··· DATA EXTRACTS

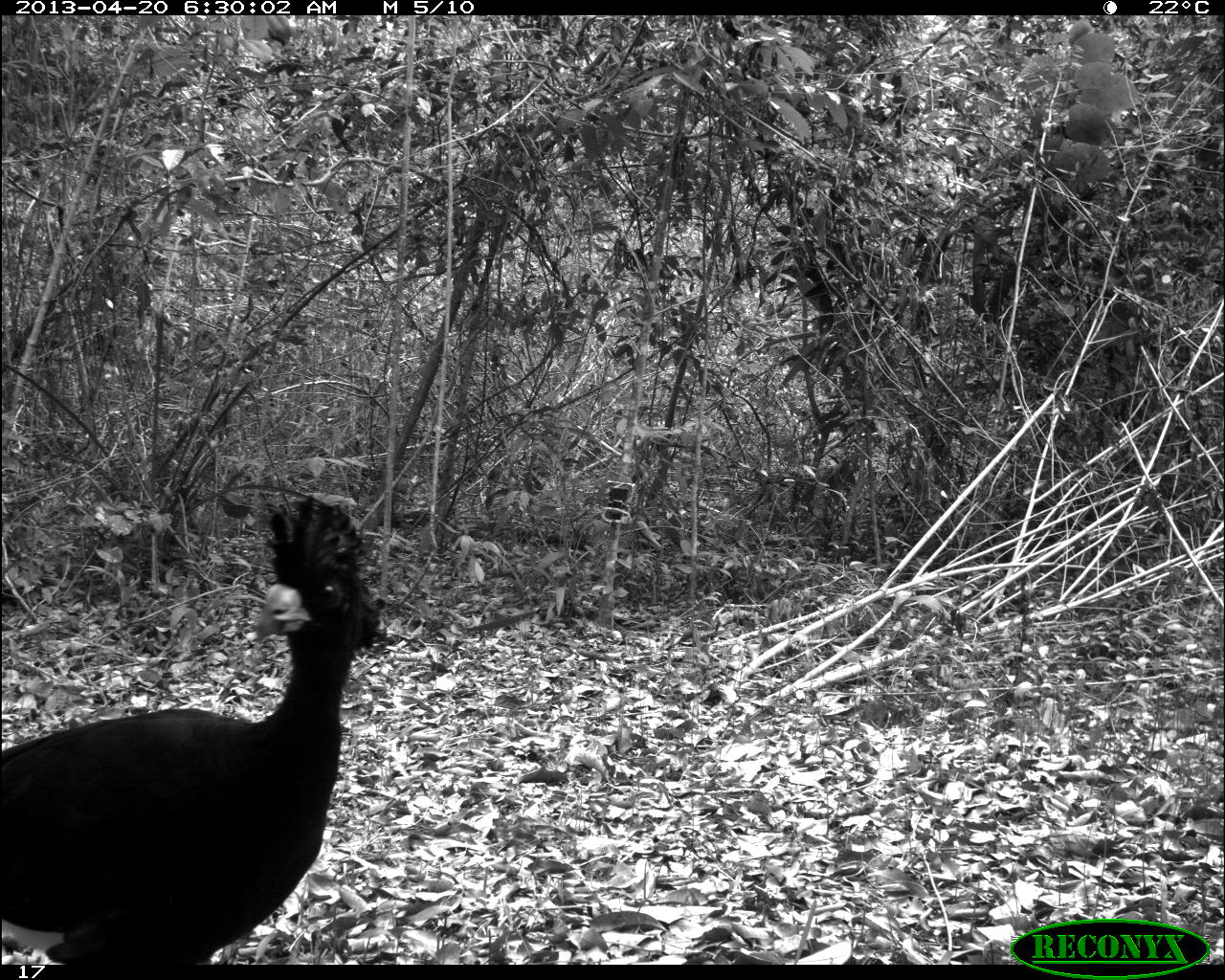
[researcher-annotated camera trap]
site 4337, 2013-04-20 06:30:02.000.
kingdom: Animalia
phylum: Chordata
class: Aves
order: Galliformes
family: Cracidae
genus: Crax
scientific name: Crax rubra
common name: great curassow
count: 1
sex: male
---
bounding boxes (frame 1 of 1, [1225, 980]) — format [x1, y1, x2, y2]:
crax rubra: [0, 496, 383, 976]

······

The whole of the data above needs retyping exactly, with pictures omitted.

ANSWER FOR THIS EXERCISE
[researcher-annotated camera trap]
site 4337, 2013-04-20 06:30:02.000.
kingdom: Animalia
phylum: Chordata
class: Aves
order: Galliformes
family: Cracidae
genus: Crax
scientific name: Crax rubra
common name: great curassow
count: 1
sex: male
---
bounding boxes (frame 1 of 1, [1225, 980]) — format [x1, y1, x2, y2]:
crax rubra: [0, 496, 383, 976]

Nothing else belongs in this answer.